▶ Record extracts
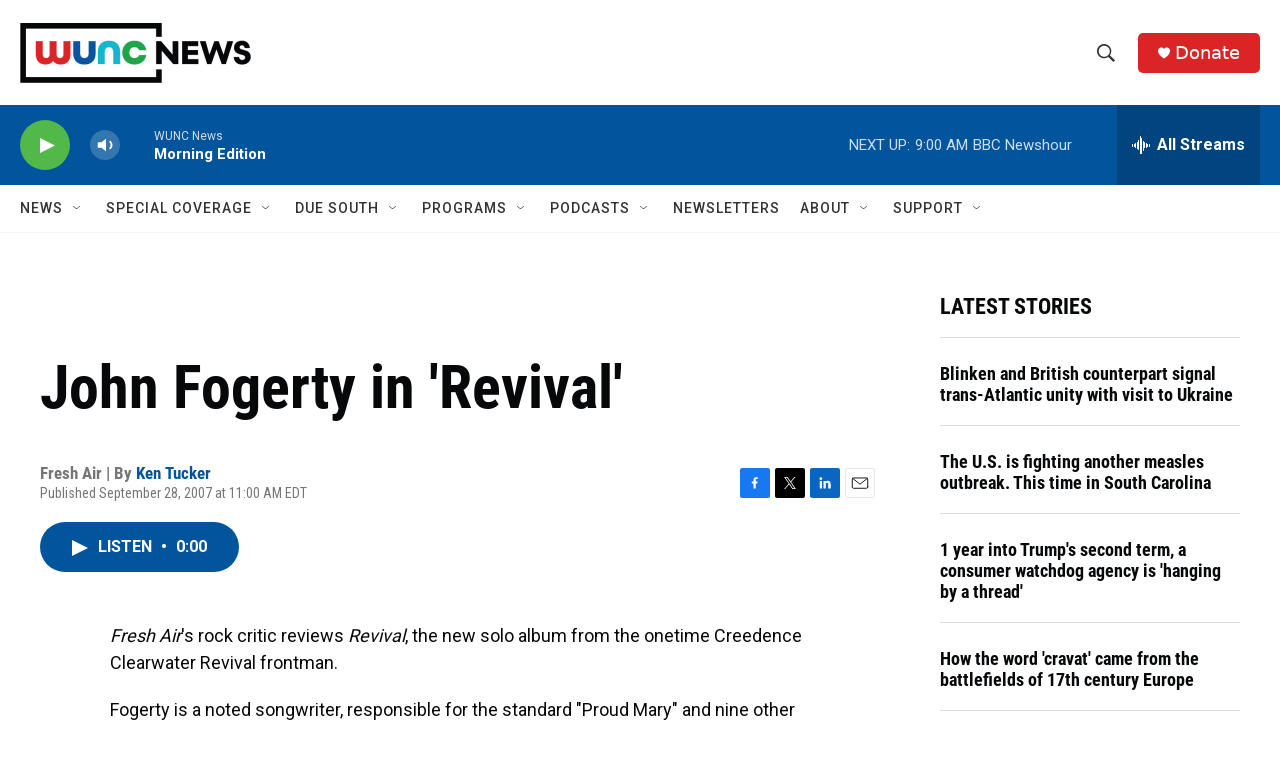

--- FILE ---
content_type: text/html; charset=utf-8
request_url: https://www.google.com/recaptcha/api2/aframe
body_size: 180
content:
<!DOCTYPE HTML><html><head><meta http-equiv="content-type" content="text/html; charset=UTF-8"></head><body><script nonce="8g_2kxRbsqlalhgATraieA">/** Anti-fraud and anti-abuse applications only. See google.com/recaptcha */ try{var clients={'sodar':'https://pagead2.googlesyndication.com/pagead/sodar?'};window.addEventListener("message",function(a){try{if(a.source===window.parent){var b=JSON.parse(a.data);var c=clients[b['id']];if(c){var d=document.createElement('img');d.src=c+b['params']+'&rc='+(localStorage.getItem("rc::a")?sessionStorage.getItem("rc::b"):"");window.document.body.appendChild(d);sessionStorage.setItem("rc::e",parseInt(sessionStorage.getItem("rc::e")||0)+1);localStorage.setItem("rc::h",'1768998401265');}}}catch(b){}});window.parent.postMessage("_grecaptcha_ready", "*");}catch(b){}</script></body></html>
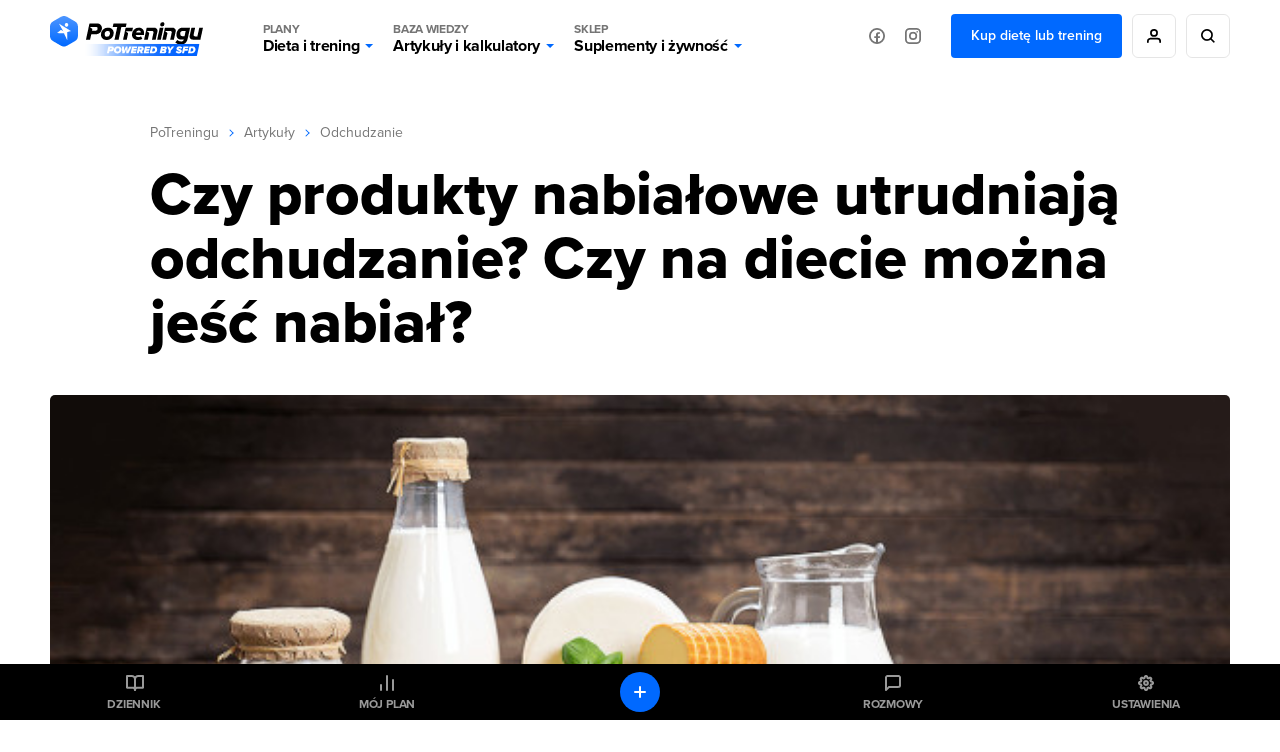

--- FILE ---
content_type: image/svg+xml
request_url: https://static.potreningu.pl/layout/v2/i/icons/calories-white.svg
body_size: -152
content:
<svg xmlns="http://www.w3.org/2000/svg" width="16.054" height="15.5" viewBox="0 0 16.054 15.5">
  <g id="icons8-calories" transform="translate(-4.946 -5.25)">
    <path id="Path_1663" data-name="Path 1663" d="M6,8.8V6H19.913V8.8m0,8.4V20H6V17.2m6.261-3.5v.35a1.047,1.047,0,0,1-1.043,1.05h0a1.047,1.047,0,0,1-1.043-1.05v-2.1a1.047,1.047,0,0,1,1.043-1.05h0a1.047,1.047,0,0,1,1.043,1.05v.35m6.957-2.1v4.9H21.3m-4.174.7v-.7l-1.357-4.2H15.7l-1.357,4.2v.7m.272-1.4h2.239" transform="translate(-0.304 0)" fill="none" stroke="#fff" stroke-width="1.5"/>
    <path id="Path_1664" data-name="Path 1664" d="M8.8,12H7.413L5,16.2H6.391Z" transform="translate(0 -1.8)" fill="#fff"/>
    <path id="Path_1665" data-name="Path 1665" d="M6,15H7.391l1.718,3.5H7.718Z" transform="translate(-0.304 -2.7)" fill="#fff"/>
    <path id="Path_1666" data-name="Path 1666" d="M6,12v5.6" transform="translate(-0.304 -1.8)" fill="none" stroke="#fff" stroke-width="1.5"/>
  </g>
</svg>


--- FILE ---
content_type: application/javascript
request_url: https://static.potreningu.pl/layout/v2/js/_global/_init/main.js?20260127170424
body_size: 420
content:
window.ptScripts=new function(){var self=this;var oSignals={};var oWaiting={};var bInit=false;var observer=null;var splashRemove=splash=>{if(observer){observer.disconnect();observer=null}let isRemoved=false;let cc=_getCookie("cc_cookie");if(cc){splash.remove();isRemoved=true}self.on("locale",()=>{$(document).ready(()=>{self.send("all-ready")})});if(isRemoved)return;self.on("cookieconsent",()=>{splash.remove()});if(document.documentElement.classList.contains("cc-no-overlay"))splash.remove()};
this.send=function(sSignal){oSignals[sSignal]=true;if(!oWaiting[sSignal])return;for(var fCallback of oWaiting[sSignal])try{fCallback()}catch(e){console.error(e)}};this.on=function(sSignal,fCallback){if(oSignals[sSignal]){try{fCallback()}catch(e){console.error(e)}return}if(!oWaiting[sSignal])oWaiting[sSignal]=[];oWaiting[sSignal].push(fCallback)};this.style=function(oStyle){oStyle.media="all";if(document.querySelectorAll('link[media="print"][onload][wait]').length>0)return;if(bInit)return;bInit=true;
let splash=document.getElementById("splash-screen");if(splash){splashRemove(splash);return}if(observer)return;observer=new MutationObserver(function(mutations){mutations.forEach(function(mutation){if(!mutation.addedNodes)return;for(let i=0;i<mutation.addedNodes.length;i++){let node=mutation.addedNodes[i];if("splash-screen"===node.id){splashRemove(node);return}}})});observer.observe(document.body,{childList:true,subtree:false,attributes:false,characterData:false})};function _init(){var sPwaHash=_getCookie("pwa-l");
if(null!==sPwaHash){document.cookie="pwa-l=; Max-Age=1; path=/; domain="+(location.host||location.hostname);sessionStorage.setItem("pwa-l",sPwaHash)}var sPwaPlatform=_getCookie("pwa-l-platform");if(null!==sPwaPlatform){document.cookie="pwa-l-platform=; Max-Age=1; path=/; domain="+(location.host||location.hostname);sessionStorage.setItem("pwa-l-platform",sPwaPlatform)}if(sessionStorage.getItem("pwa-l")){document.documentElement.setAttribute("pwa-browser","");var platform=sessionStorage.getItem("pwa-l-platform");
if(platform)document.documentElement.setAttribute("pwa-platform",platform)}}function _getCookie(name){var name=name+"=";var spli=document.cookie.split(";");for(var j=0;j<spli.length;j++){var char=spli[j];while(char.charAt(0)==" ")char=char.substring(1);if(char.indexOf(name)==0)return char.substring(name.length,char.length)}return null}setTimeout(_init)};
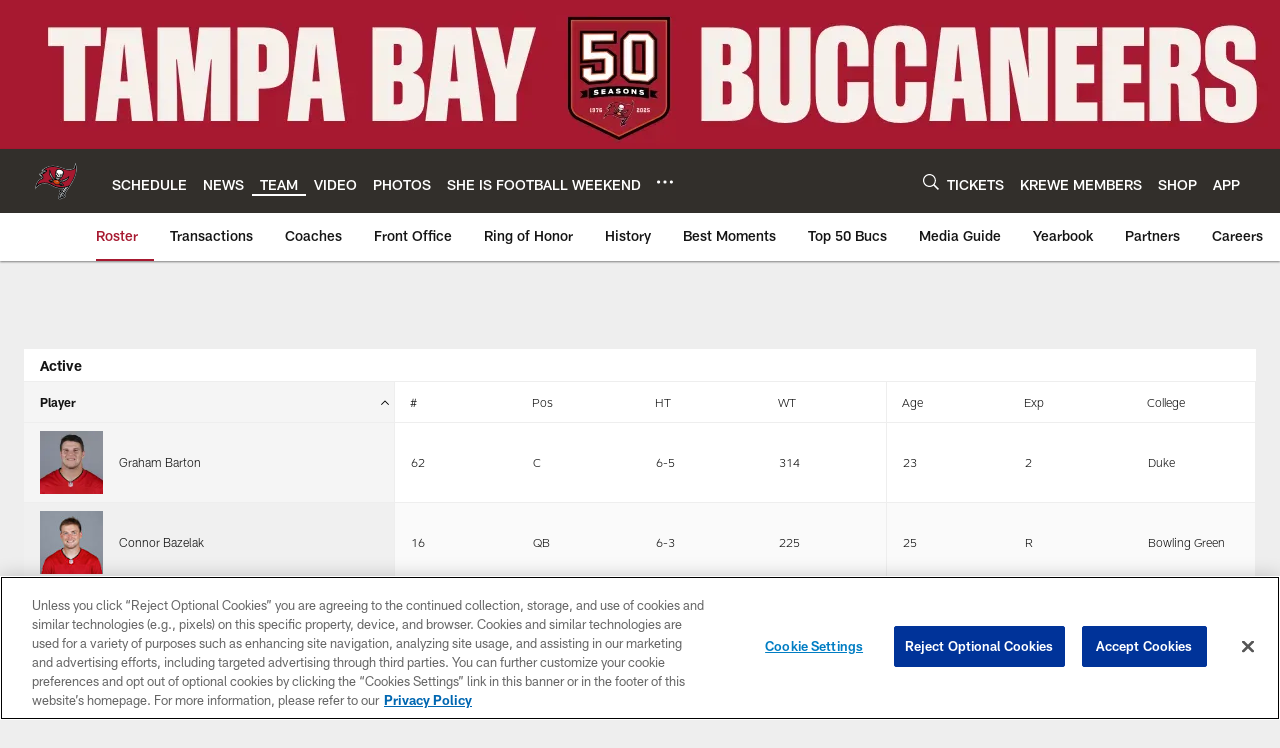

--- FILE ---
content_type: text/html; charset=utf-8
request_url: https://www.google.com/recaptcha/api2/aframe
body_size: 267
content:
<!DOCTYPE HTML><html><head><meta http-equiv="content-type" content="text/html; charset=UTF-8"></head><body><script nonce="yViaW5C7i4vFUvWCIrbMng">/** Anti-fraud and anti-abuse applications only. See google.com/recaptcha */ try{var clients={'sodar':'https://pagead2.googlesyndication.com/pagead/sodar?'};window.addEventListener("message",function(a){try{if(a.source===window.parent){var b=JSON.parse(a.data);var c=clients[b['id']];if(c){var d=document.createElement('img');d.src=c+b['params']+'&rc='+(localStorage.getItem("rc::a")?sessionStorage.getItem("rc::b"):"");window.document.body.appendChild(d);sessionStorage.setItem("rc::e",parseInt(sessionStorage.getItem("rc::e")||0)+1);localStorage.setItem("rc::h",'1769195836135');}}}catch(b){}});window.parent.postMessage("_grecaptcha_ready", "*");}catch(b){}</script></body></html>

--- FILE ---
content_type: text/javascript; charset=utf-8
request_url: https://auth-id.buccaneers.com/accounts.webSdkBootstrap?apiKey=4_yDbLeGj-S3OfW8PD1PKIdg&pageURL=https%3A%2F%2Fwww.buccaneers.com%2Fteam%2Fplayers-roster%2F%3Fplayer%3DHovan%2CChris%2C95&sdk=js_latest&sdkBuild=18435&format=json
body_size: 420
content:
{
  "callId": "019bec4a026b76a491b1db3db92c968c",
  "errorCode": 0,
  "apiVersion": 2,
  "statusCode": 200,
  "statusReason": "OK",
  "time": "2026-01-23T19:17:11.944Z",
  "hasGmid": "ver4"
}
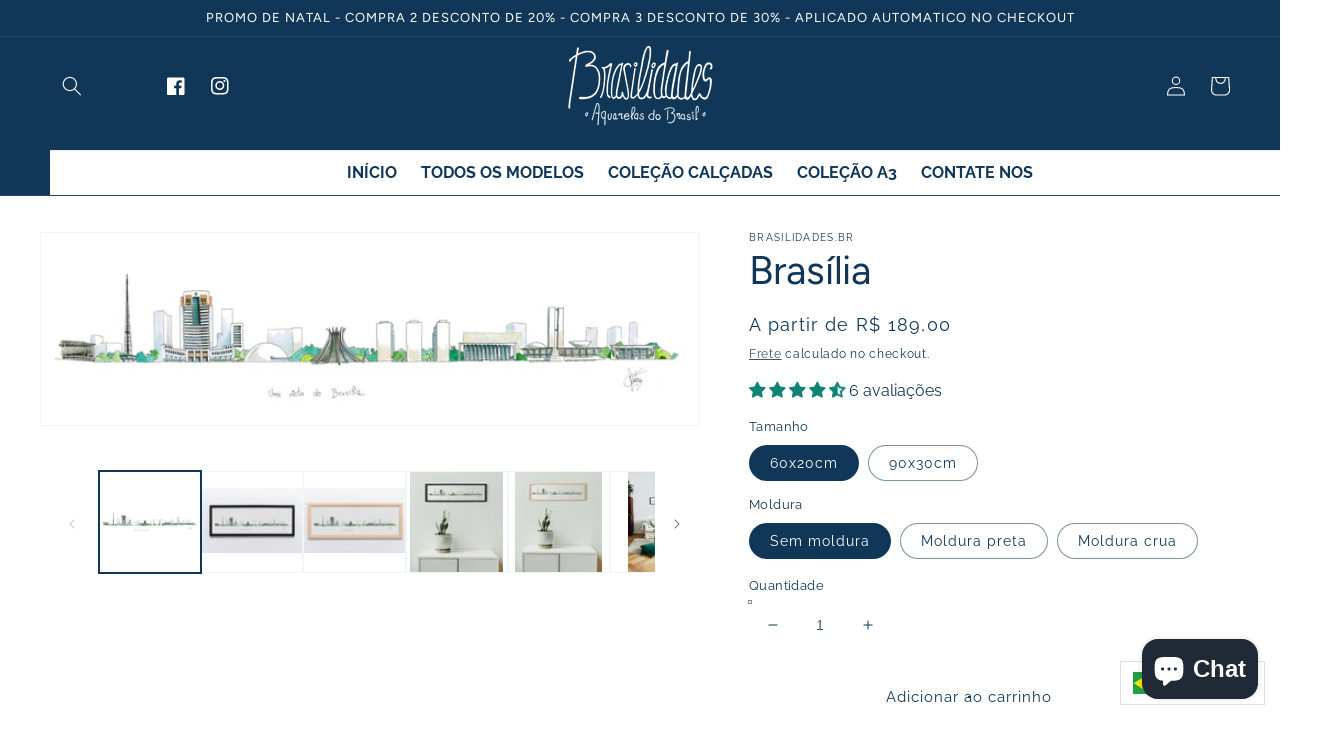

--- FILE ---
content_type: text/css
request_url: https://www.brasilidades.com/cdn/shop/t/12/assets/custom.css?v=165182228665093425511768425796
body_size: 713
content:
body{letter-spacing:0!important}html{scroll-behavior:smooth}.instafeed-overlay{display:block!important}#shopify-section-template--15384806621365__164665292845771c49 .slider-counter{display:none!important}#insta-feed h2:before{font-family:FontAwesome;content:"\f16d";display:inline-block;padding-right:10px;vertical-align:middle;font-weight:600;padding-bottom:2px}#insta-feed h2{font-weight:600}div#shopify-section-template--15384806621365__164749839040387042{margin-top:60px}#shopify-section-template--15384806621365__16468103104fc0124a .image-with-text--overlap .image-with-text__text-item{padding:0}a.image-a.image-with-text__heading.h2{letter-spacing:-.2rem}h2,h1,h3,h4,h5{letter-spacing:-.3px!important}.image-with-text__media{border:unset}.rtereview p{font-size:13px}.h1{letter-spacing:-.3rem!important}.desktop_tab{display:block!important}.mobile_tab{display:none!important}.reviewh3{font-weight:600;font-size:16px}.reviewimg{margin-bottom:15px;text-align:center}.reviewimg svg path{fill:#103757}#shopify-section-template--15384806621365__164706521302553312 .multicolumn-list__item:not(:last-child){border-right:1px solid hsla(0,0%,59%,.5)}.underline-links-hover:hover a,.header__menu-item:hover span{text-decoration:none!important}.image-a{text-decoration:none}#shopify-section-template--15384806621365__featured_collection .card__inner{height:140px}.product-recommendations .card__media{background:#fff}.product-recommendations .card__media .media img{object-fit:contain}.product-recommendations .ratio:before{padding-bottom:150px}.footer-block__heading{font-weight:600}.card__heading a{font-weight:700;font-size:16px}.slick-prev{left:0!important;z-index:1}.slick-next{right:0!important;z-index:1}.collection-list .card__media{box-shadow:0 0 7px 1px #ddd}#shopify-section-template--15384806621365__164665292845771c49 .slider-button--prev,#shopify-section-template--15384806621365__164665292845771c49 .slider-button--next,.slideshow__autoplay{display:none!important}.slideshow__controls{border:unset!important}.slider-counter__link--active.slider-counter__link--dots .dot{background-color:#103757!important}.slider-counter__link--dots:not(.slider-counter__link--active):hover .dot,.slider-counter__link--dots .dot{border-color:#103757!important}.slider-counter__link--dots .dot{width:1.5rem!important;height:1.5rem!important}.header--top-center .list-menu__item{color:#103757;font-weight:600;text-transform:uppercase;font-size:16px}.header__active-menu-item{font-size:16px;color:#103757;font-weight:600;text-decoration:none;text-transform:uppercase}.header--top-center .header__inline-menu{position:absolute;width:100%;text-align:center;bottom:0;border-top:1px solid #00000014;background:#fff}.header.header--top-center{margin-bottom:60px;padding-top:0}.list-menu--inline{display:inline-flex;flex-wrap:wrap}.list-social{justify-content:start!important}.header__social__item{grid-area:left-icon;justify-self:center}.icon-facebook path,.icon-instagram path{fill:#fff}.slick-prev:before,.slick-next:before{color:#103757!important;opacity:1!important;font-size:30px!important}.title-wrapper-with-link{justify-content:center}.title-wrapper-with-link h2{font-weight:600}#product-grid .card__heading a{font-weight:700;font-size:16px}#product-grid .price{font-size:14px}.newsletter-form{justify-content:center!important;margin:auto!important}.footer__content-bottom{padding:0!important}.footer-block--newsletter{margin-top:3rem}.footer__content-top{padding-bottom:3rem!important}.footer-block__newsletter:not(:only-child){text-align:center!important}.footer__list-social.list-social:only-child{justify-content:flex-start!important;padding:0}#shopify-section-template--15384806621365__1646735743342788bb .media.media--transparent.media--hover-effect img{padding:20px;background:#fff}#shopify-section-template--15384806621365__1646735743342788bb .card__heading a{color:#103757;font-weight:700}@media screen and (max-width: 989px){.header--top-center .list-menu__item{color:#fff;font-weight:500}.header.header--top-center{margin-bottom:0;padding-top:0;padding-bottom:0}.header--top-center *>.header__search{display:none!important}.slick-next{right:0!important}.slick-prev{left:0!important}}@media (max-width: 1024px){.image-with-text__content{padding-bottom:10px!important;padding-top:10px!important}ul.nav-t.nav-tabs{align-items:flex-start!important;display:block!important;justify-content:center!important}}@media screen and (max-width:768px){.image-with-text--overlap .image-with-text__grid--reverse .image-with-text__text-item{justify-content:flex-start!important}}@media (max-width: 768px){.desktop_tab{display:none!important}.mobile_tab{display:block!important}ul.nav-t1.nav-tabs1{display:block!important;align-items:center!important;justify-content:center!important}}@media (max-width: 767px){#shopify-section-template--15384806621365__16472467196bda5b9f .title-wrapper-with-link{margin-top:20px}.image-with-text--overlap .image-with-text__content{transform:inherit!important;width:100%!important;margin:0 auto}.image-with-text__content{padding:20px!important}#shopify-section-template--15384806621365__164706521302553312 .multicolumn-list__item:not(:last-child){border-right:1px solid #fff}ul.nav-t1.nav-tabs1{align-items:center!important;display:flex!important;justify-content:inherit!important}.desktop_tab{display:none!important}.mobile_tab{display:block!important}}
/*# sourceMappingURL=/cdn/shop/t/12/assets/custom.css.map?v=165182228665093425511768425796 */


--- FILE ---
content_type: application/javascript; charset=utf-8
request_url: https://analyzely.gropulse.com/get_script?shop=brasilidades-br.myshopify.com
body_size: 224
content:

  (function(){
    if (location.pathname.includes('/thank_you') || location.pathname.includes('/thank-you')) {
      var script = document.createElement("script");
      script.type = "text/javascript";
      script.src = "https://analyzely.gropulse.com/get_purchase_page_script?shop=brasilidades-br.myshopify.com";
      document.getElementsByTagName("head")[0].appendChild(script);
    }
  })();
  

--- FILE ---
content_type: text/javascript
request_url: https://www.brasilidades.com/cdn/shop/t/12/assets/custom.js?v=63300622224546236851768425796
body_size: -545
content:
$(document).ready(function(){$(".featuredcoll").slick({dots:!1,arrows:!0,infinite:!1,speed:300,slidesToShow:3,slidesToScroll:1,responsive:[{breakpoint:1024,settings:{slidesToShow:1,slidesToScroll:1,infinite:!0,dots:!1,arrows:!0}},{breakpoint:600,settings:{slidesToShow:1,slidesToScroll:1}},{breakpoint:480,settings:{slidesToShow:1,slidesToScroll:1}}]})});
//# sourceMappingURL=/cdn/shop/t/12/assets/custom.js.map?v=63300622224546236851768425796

▶ The task
Copy out each line of the listing that holds "assets".

▶ Response to the task
request_url: https://www.brasilidades.com/cdn/shop/t/12/assets/custom.css?v=165182228665093425511768425796
/*# sourceMappingURL=/cdn/shop/t/12/assets/custom.css.map?v=165182228665093425511768425796 */
request_url: https://www.brasilidades.com/cdn/shop/t/12/assets/custom.js?v=63300622224546236851768425796
//# sourceMappingURL=/cdn/shop/t/12/assets/custom.js.map?v=63300622224546236851768425796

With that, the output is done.